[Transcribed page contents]
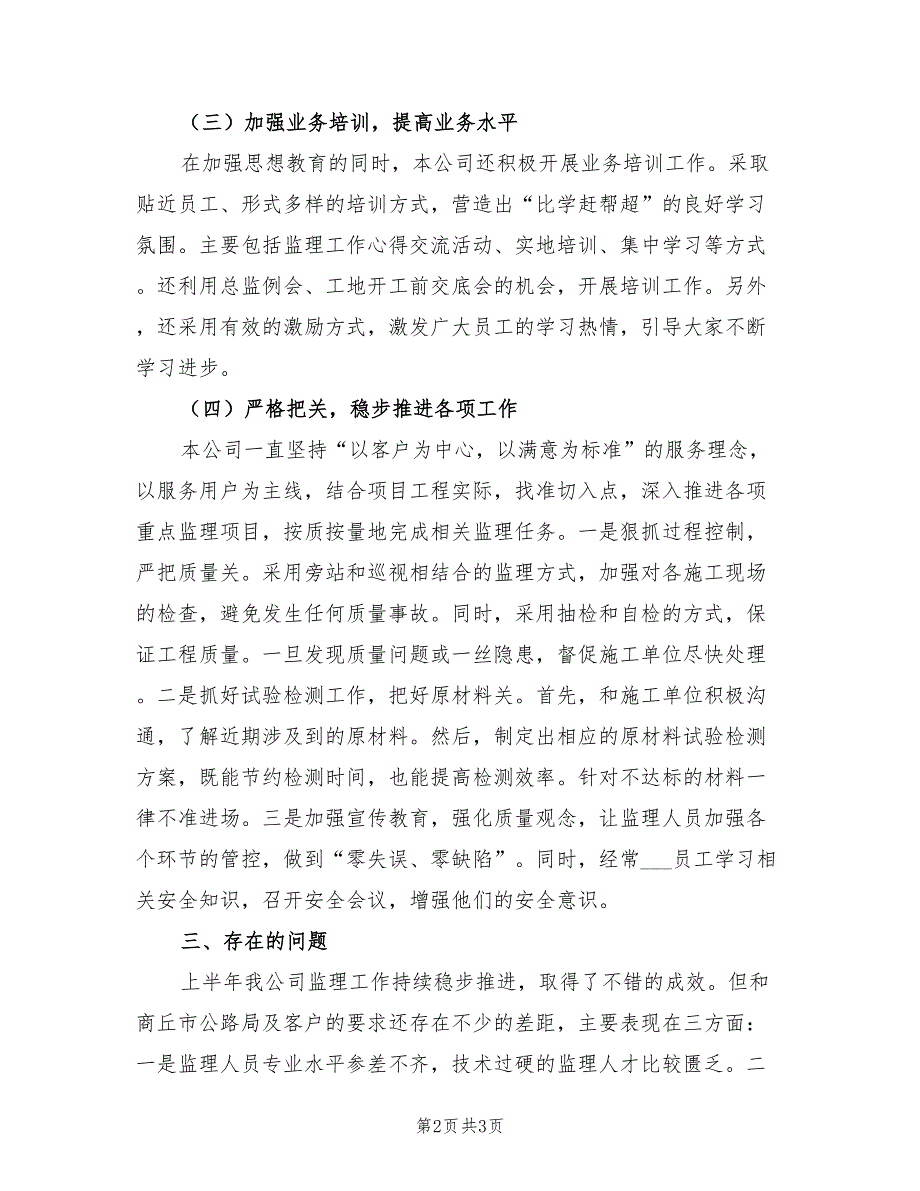 （三）加强业务培训，提高业务水平

在加强思想教育的同时，本公司还积极开展业务培训工作。采取贴近员工、形式多样的培训方式，营造出“比学赶帮超”的良好学习氛围。主要包括监理工作心得交流活动、实地培训、集中学习等方式。还利用总监例会、工地开工前交底会的机会，开展培训工作。另外，还采用有效的激励方式，激发广大员工的学习热情，引导大家不断学习进步。

（四）严格把关，稳步推进各项工作

本公司一直坚持“以客户为中心，以满意为标准”的服务理念，以服务用户为主线，结合项目工程实际，找准切入点，深入推进各项重点监理项目，按质按量地完成相关监理任务。一是狠抓过程控制，严把质量关。采用旁站和巡视相结合的监理方式，加强对各施工现场的检查，避免发生任何质量事故。同时，采用抽检和自检的方式，保证工程质量。一旦发现质量问题或一丝隐患，督促施工单位尽快处理。二是抓好试验检测工作，把好原材料关。首先，和施工单位积极沟通，了解近期涉及到的原材料。然后，制定出相应的原材料试验检测方案，既能节约检测时间，也能提高检测效率。针对不达标的材料一律不准进场。三是加强宣传教育，强化质量观念，让监理人员加强各个环节的管控，做到“零失误、零缺陷”。同时，经常___员工学习相关安全知识，召开安全会议，增强他们的安全意识。

三、存在的问题

上半年我公司监理工作持续稳步推进，取得了不错的成效。但和商丘市公路局及客户的要求还存在不少的差距，主要表现在三方面：一是监理人员专业水平参差不齐，技术过硬的监理人才比较匮乏。二

第2页 共3页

### Exercise objective:
Extract the entries in full, exactly as they are, minus the pictures.

### Written reply:
 （三）加强业务培训，提高业务水平

在加强思想教育的同时，本公司还积极开展业务培训工作。采取贴近员工、形式多样的培训方式，营造出“比学赶帮超”的良好学习氛围。主要包括监理工作心得交流活动、实地培训、集中学习等方式。还利用总监例会、工地开工前交底会的机会，开展培训工作。另外，还采用有效的激励方式，激发广大员工的学习热情，引导大家不断学习进步。

（四）严格把关，稳步推进各项工作

本公司一直坚持“以客户为中心，以满意为标准”的服务理念，以服务用户为主线，结合项目工程实际，找准切入点，深入推进各项重点监理项目，按质按量地完成相关监理任务。一是狠抓过程控制，严把质量关。采用旁站和巡视相结合的监理方式，加强对各施工现场的检查，避免发生任何质量事故。同时，采用抽检和自检的方式，保证工程质量。一旦发现质量问题或一丝隐患，督促施工单位尽快处理。二是抓好试验检测工作，把好原材料关。首先，和施工单位积极沟通，了解近期涉及到的原材料。然后，制定出相应的原材料试验检测方案，既能节约检测时间，也能提高检测效率。针对不达标的材料一律不准进场。三是加强宣传教育，强化质量观念，让监理人员加强各个环节的管控，做到“零失误、零缺陷”。同时，经常___员工学习相关安全知识，召开安全会议，增强他们的安全意识。

三、存在的问题

上半年我公司监理工作持续稳步推进，取得了不错的成效。但和商丘市公路局及客户的要求还存在不少的差距，主要表现在三方面：一是监理人员专业水平参差不齐，技术过硬的监理人才比较匮乏。二

第2页 共3页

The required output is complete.